> Your goal
Apart from the images, reproduce every record word for word.

*** Extracted material

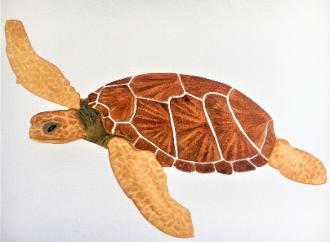 turtle majjistral park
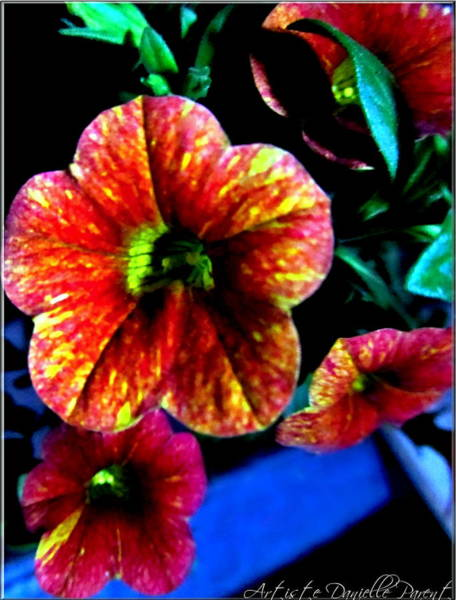Photograph - Fortinos Petunias by Danielle  Parent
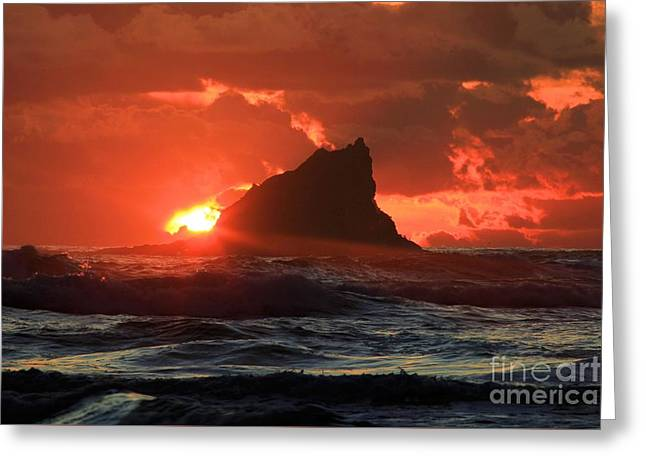 Recently Sold -  - Reflection In Water Greeting Cards - Second Beach Shark Greeting Card by Adam Jewell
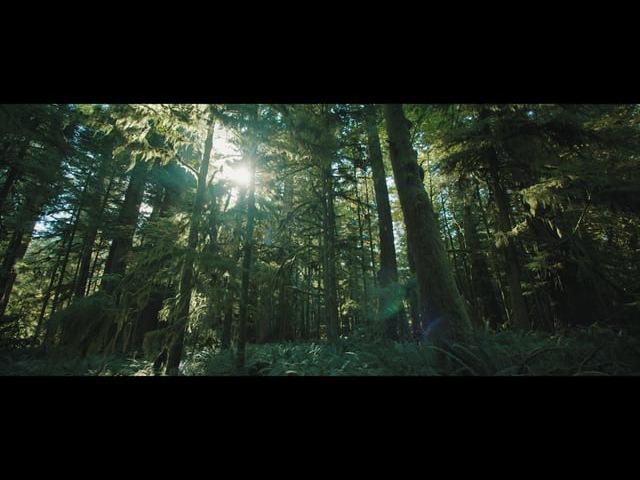 Forest - Ursa Mini 4.6k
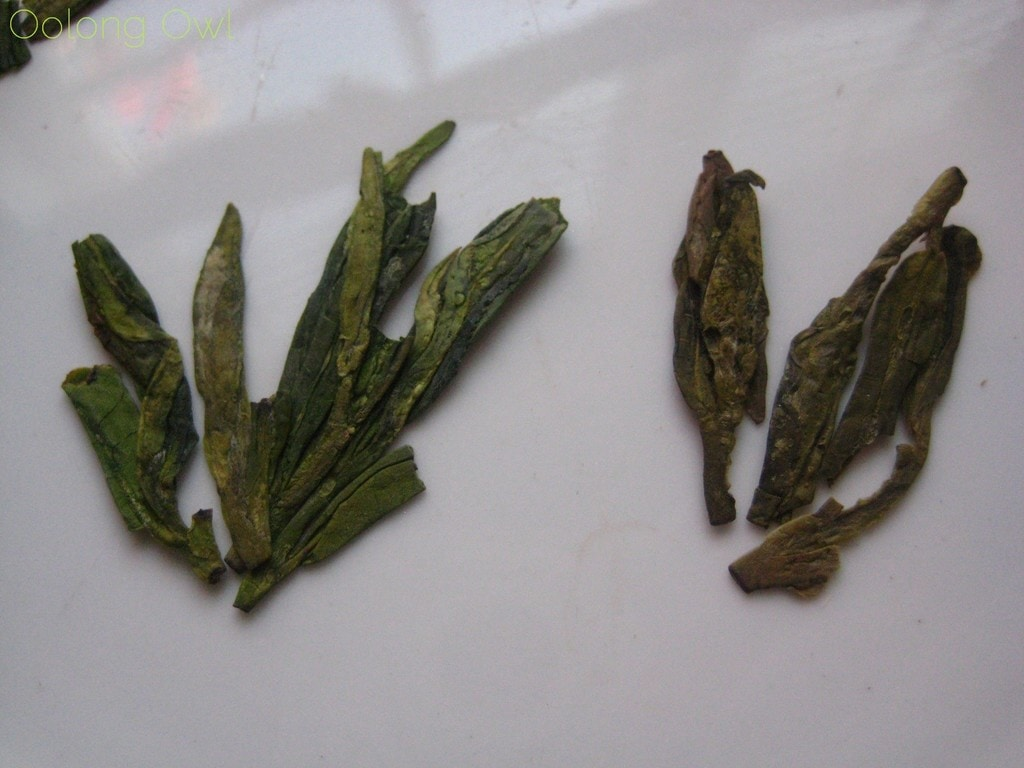 Mrs Li She Feng Dragonwell from Verdant Tea - Oolong Owl tea review (3)
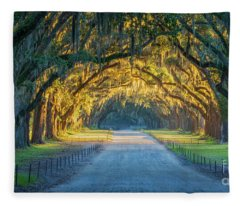 Designs Similar to Wormsloe Historic Site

******

> Answer to this problem
 turtle majjistral park
Photograph - Fortinos Petunias by Danielle  Parent
 Recently Sold -  - Reflection In Water Greeting Cards - Second Beach Shark Greeting Card by Adam Jewell
 Forest - Ursa Mini 4.6k
 Mrs Li She Feng Dragonwell from Verdant Tea - Oolong Owl tea review (3)
 Designs Similar to Wormsloe Historic Site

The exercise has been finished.